Appropriate statistics or indexes for this plan?
which already have nonclustered indexes:
dbo.tCreditOffersNomenclatureValues (NomenclatureParentID,CreditOfferID,NomenclatureID) INCLUDE (ID,Value) dbo.tCreditOffersNomenclatureValues (CreditOfferID,NomenclatureID) dbo.tCreditOffersNomenclature (NomenclatureParentID,CreditOfferID,NomenclatureID) INCLUDE (ID,ContactID) dbo.tCreditOffersNomenclature (CreditOfferID,NomenclatureID)
If I create following indexes the execution plan completely changes and "Nested Loops", "Lazy Spool" steps disappear, but I'm wondering is it possible to optimize this plan just with statistics without introducing new indexes with permuted columns:
dbo.tCreditOffersNomenclatureValues (CreditOfferID,NomenclatureID,NomenclatureParentID) INCLUDE (Value); dbo.tCreditOffersNomenclature (NomenclatureParentID,CreditOfferID, CDate DESC) INCLUDE (NomenclatureID,ContactID)
Any idea for appropriate statistics or other optimization trick?

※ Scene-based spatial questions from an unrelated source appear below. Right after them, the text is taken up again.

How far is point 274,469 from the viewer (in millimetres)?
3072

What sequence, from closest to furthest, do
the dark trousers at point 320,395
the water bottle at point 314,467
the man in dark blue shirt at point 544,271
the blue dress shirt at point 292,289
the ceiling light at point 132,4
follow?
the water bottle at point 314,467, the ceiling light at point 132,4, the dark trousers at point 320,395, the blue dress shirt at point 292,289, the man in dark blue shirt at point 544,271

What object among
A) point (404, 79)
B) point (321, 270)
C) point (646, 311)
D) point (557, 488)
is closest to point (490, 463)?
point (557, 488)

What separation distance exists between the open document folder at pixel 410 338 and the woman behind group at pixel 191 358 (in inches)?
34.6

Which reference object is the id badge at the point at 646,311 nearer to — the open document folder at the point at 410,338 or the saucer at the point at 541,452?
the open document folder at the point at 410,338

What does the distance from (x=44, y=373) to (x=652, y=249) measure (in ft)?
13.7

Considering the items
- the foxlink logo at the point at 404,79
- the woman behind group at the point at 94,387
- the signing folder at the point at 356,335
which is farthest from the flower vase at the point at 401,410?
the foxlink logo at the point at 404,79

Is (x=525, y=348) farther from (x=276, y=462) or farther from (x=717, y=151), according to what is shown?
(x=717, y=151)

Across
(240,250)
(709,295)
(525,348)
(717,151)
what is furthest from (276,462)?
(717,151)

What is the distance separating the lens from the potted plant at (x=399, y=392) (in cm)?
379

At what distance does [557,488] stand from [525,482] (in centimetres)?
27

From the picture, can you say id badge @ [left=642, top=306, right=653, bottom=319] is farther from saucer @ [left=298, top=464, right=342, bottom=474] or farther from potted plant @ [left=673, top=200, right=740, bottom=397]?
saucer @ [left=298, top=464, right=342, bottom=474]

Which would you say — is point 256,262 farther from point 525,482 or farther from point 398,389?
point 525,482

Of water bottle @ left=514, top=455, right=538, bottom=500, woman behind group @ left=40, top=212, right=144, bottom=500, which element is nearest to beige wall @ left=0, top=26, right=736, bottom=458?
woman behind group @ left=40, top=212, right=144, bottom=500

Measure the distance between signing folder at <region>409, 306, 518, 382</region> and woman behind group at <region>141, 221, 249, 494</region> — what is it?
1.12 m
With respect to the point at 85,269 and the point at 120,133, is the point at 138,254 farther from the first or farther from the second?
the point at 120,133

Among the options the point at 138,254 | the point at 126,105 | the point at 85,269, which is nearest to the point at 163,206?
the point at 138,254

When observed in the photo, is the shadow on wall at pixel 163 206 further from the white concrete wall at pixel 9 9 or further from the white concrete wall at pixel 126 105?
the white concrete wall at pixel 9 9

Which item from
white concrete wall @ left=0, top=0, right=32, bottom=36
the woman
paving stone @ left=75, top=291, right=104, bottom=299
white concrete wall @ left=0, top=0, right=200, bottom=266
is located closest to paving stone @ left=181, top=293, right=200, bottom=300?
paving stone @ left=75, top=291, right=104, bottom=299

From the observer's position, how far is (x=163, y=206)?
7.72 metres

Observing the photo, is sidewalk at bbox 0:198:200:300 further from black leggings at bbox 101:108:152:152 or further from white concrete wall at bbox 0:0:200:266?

This is also just an estimated plan, so I can't get a feel for how many of these estimates are anywhere near accurate. Are there really 128 trillion rows possible anywhere? Are your join conditions sensible or is it feasible that you have some unintended Cartesian products involved?
You definitely want to get rid of the two table spools (one is estimated to be executed 16 billion times!) and the two key lookups. But with the information I have available to me right now, I can't begin to suggest how to do that.
As Aaron noted, it's very hard to say on the basis of an estimated, anonymized plan alone, particularly where the plan is on the large side.
That said, from the general shape of things, it seems most of the effort is centred around finding the highest (or lowest) row from a grouping. There are two repeating patterns:
The above fragment is associated with row numbering and filtering for a particular row number (typically '1'). This is convenient to write, but the Segment & Sequence Project require a temporary end to parallelism, and all rows must be examined and numbered, not just the 'first' one we are interested in.
This second pattern hints at a similar task: joining to an aggregate derived from another table. The optimizer's decision to spool these subtrees is a side-effect of cost estimations that are highly unlikely to be accurate.
Rather than asking for very specific advice about the indexes and spools, I think you should be looking at ways to reduce the amount of work involved in locating the minmax rows. That would probably be a new question though, and would require details.